**WHAT IS EXPECTED**: Please turn the listing below into a numbered list with one entry per line, omitting any blank lines. Leave the pictures out of your answer.

**DATA RECORDS**:
%%

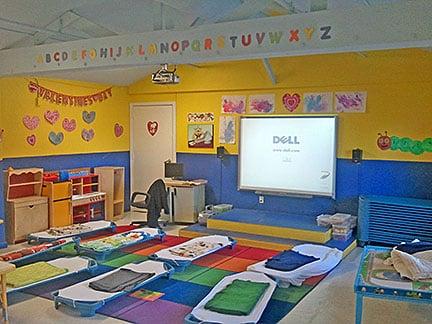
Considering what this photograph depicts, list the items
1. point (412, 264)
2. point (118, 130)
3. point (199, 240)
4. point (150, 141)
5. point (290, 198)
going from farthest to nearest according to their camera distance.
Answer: point (150, 141), point (118, 130), point (290, 198), point (199, 240), point (412, 264)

%%

**FINISHED TASK**:
1. Considering what this photograph depicts, list the items
2. 1. point (412, 264)
3. 2. point (118, 130)
4. 3. point (199, 240)
5. 4. point (150, 141)
6. 5. point (290, 198)
7. going from farthest to nearest according to their camera distance.
8. Answer: point (150, 141), point (118, 130), point (290, 198), point (199, 240), point (412, 264)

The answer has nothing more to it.